======== Excerpt provided
I'm also going to direct readers of this blog to other sites that feature and/or discuss Rexroth's work, and I'll include a poem from my latest book, Gold Star Road, that seems to me in the spirit of Rexroth, at least as I read him. Here's the essay:

Introduction (Kenneth Rexroth's poetry)(Critical essay).John Beer and Max Blechman. Chicago Review 52.2-4 (Autumn 2006): p11(6). (1753 words)
COPYRIGHT 2006 University of Chicago

"Both in my life and work I have constantly striven to embody a perfectly definite program," the twenty-five-year-old Kenneth Rexroth wrote to Louis Zukofsky in early 1931. The self-possession and sheer intellectual bravado that bristles from the pages of this correspondence inspires a kind of fascinated awe, as Rexroth reels off intellectual influences like a hipster Mortimer Adler. What's most remarkable is how accurate Rexroth was in his self-assessment; already, he had assembled an amalgam of Eastern and Western philosophies, radical politics, and above all, visionary somatic and erotic experience, the contours of which he would spend a lifetime exploring and transmuting into some of the American language's most profound poetry.

Seventy-five years out, the trajectory of these two ferociously ambitious young writers seems to emerge almost naturally from their styles: character really turns out destiny. Zukofsky's poetry, exquisite and gnomic, was honored in grand style at a 2004 centenary celebration at Columbia, his alma mater, which drew the pantheon of contemporary American experimental poets. Meanwhile, Rexroth's centennial was acknowledged by an altogether more fugitive and less institutional set of celebrations in Japan, California, and New York. Despite this international recognition, however, there remains a persistent air of marginalization about his work, as if Rexroth were primarily of interest as a translator, a California poet, or a Beat writer avant la lettre.
================
======== Material supplied
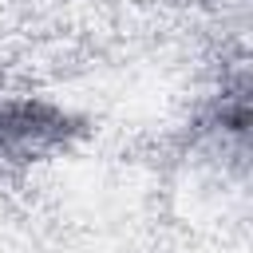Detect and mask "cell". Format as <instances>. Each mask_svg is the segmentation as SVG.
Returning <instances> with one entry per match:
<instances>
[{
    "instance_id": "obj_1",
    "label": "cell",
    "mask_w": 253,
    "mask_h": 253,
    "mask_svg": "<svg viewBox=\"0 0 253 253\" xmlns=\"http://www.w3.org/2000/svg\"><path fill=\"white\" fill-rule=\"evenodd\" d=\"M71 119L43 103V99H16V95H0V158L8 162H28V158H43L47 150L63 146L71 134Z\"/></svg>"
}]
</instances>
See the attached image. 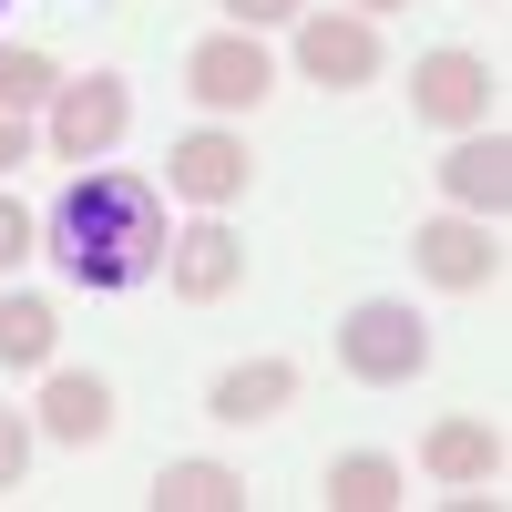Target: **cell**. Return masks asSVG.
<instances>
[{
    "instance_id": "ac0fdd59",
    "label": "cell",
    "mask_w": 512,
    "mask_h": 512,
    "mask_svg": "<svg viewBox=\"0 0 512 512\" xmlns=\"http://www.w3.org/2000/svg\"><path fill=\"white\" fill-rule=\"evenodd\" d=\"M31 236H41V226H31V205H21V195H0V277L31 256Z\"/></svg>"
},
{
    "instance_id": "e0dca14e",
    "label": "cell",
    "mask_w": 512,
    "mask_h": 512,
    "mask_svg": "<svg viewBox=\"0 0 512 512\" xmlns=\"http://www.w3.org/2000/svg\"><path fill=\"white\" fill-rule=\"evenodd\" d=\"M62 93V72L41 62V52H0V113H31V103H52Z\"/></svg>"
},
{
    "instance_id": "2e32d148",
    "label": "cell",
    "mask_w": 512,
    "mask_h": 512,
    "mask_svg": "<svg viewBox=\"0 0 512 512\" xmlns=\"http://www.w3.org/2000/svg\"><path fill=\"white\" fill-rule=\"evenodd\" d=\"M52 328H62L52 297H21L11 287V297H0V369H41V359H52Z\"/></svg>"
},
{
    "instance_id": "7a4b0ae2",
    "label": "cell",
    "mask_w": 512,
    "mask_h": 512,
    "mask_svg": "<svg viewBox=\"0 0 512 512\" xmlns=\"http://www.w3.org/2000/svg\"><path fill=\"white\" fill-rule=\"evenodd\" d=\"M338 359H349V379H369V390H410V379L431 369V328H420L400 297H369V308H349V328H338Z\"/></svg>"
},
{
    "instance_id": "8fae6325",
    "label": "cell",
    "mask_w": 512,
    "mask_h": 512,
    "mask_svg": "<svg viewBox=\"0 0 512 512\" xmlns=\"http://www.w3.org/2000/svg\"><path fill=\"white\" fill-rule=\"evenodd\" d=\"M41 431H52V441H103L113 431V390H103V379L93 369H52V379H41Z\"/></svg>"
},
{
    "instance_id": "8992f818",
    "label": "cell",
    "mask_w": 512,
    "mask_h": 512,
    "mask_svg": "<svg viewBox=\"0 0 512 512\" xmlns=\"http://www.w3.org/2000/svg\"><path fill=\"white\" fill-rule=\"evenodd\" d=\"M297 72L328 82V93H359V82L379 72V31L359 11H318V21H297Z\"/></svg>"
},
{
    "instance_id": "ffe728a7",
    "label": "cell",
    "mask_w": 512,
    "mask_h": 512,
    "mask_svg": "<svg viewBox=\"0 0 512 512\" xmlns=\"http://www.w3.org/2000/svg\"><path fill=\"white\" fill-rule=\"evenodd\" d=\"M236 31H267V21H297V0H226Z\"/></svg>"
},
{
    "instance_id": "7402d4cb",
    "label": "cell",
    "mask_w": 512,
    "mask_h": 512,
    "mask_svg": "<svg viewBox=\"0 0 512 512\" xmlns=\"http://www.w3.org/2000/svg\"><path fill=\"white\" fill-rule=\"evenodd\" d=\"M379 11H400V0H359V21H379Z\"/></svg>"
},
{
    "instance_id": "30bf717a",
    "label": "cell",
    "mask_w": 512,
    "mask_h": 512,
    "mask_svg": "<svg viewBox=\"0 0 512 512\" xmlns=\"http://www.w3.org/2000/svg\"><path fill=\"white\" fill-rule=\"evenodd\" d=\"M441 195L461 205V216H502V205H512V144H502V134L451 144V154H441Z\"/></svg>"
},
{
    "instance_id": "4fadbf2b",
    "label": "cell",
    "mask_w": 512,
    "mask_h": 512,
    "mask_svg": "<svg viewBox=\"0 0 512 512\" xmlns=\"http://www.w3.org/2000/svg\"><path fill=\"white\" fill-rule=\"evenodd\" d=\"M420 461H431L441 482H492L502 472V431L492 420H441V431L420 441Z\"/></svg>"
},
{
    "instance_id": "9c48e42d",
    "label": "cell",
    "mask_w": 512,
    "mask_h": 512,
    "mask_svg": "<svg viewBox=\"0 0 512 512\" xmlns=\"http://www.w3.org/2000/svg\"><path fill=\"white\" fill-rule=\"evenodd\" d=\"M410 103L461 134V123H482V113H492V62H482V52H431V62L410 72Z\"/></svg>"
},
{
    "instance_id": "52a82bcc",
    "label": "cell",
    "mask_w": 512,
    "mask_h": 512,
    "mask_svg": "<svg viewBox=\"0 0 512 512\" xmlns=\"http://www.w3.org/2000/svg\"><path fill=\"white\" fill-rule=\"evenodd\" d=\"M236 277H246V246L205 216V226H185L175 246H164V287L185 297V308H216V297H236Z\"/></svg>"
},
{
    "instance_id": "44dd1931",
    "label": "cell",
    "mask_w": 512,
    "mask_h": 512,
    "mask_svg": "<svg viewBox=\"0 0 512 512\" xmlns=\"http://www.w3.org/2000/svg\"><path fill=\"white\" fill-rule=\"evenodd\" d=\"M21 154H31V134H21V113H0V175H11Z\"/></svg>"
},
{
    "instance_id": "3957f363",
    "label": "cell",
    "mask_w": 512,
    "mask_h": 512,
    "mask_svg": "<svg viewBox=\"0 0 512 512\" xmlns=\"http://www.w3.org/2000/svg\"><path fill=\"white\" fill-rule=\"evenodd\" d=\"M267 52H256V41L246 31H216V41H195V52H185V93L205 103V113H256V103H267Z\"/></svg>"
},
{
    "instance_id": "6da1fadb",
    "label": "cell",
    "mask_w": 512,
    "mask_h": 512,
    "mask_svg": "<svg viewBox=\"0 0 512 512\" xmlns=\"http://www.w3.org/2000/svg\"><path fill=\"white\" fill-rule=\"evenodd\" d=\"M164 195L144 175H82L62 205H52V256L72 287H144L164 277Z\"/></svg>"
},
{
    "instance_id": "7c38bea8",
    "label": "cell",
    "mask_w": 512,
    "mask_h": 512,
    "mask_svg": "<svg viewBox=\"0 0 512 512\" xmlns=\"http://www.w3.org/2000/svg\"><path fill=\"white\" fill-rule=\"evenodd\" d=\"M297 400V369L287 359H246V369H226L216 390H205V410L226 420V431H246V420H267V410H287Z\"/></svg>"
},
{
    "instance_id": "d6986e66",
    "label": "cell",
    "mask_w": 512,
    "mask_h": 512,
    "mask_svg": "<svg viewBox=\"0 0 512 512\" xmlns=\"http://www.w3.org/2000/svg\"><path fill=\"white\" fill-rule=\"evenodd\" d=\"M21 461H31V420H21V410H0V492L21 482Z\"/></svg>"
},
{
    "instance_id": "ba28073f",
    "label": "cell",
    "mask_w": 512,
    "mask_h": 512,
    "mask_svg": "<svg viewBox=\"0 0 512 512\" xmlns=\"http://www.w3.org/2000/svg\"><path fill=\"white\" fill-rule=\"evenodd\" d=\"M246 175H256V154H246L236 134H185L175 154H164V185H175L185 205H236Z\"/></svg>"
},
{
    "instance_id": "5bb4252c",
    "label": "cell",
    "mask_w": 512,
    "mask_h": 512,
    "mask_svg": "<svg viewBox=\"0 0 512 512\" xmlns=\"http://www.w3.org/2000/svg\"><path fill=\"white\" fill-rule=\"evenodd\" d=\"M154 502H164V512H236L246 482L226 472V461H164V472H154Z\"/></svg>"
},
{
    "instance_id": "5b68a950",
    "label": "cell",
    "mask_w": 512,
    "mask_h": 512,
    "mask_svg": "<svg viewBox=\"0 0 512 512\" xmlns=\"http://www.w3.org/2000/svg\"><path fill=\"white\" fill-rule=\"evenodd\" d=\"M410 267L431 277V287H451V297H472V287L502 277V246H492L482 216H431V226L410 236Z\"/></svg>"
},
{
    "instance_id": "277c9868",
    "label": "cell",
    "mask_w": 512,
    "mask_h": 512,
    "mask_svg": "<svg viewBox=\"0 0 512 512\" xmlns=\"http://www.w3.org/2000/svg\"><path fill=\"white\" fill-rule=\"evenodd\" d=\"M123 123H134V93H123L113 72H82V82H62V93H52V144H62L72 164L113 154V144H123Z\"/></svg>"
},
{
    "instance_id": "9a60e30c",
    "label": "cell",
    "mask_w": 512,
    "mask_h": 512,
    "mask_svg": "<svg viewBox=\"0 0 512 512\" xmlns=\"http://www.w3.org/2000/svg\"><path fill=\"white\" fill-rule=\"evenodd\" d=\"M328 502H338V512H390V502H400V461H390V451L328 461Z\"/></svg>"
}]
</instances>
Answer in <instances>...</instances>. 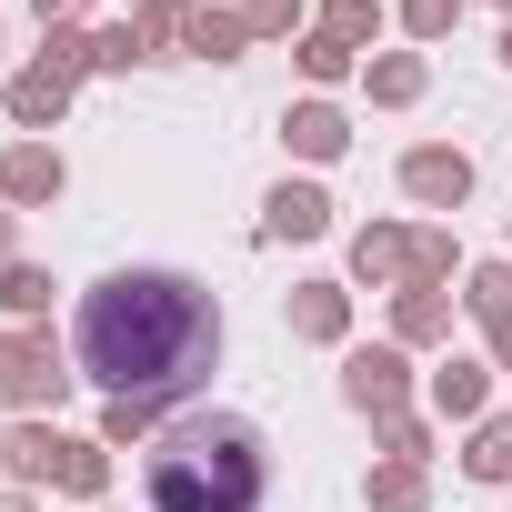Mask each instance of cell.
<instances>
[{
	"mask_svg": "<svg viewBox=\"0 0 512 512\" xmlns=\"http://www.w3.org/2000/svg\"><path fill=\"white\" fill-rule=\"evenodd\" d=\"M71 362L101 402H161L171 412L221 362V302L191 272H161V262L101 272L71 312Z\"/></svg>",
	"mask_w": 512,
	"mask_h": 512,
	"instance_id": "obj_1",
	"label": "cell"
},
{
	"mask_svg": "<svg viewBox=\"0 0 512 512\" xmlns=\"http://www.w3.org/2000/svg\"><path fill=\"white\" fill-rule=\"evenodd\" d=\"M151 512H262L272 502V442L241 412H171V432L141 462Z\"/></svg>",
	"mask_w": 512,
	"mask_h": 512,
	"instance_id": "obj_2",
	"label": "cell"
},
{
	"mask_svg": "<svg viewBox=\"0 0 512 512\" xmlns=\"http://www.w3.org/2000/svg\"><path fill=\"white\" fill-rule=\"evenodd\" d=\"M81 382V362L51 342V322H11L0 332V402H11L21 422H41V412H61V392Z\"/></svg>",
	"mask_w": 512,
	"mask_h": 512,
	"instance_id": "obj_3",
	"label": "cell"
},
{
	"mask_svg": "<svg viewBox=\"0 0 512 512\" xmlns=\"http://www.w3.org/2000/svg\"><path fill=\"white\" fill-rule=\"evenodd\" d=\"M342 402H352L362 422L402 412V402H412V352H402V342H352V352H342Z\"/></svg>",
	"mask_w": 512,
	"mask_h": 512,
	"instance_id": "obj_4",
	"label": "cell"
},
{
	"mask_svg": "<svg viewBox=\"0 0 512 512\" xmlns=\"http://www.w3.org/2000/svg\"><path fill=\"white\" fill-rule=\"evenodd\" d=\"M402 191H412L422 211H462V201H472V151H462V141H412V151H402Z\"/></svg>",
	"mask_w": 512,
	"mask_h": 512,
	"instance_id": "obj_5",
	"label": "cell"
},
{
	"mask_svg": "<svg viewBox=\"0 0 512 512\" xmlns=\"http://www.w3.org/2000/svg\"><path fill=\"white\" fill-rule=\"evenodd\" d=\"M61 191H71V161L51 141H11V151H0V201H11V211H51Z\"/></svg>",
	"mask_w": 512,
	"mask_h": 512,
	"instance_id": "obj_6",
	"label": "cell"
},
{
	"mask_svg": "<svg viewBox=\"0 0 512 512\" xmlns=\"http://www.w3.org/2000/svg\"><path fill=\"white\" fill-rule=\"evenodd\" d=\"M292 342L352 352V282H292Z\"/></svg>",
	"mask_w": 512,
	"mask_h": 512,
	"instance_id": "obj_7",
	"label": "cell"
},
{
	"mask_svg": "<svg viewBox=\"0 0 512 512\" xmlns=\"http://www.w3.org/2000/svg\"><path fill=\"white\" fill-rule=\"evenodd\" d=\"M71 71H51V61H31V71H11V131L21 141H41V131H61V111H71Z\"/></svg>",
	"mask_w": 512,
================
▶ Written instruction
In the excerpt on Kenneth Rexroth's poetry, reproduce the passage from "Seventy-five years out, the" up to and including "avant la lettre.", switching "fugitive" to "informal".

▶ Output below
Seventy-five years out, the trajectory of these two ferociously ambitious young writers seems to emerge almost naturally from their styles: character really turns out destiny. Zukofsky's poetry, exquisite and gnomic, was honored in grand style at a 2004 centenary celebration at Columbia, his alma mater, which drew the pantheon of contemporary American experimental poets. Meanwhile, Rexroth's centennial was acknowledged by an altogether more informal and less institutional set of celebrations in Japan, California, and New York. Despite this international recognition, however, there remains a persistent air of marginalization about his work, as if Rexroth were primarily of interest as a translator, a California poet, or a Beat writer avant la lettre.